春休みが近づく気配を感じながらも、しおりの心はずっと冬のままだった。


「……あ、図書室行こう」


教室の空気が、いつもより遠く感じる。誰かと会話をするわけでもなく、ただ時間を過ごすだけの毎日。そんな自分を、しおりはどこか遠くから眺めているような気がしていた。


誰もいない昼休みの図書室。静まり返った空間に、紙をめくる音だけが響く。

古い小説を開いても、字が目に入ってこない。代わりに、脳裏には一ノ瀬の笑顔が浮かんだ。


──「しおりの声、好きだよ」

──「無理に笑わなくても、俺には伝わってるから」


その言葉たちが、胸の奥で何度もリフレインする。


(……今、どこで何してるんだろ)


窓の外に目を向けると、薄曇りの空に鳥が舞っていた。

もうすぐ春が来る。けれど、しおりの心はどこにも向かう場所がなかった。


一方その頃、一ノ瀬は教室の仲間たちと笑い合っていた。


「それでな?あいつ、弁当全部こぼしたんだよ」

「マジでか!やばすぎだろそれ!」


笑い声。肩を叩かれる。一見、何も変わらない日常。

けれど、その笑いの合間に、ふとした空白が生まれる。


(しおり……)


気がつくと、足が屋上へと向かっていた。

誰もいない昼下がりの屋上。そこは、二人で話したあの日と何も変わっていなかった。


風が吹き抜ける中、彼は金網越しに空を見上げる。


(本当は……今でも、ちゃんと話したいよ)


けれど、それがどんな顔をして言えばいいのか、わからなかった。


その日の放課後。
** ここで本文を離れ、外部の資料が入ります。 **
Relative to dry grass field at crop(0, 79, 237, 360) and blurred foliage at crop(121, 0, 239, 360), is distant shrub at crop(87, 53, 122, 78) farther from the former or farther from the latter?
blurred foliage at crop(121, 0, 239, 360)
しおりは電車のホームに立っていた。

視線の先、線路沿いに咲きかけた桜のつぼみが揺れていた。


(春が来るんだ……)


つぼみを見つめながら、胸の奥がちくりと痛んだ。


(……私、ちゃんと前に進まなきゃいけないのかな)


でも、まだ「さよなら」のあとに残った空白が、癒えきっていなかった。


唇を噛みしめた瞬間、涙が一粒、頬を伝った。


「……まだ、好きだよ……」


誰に届くわけでもない、小さな呟き。

その声に、自分の気持ちの輪郭が浮かび上がってしまった。


その夜、しおりは日記帳を開いた。


ページの隅に、消えかけた文字があった。

「2月14日、一ノ瀬くんがくれたチョコレート、まだ食べられてない」


震える手でペンを取る。

ページの端に、少しずつ、記憶をなぞるように言葉を書き始めた。


──「初めて名前を呼んでくれた日」

──「手をつないで歩いた帰り道」

──「キスをした夜、私は一人じゃないと思えた」


書いているうちに、涙がまたぽろりとこぼれる。


だけど、心の奥底で少しだけ、あたたかい光が灯った。


(また、歩き出せますように)


それが、彼と出会ってから変わったしおりの、静かな祈りだった。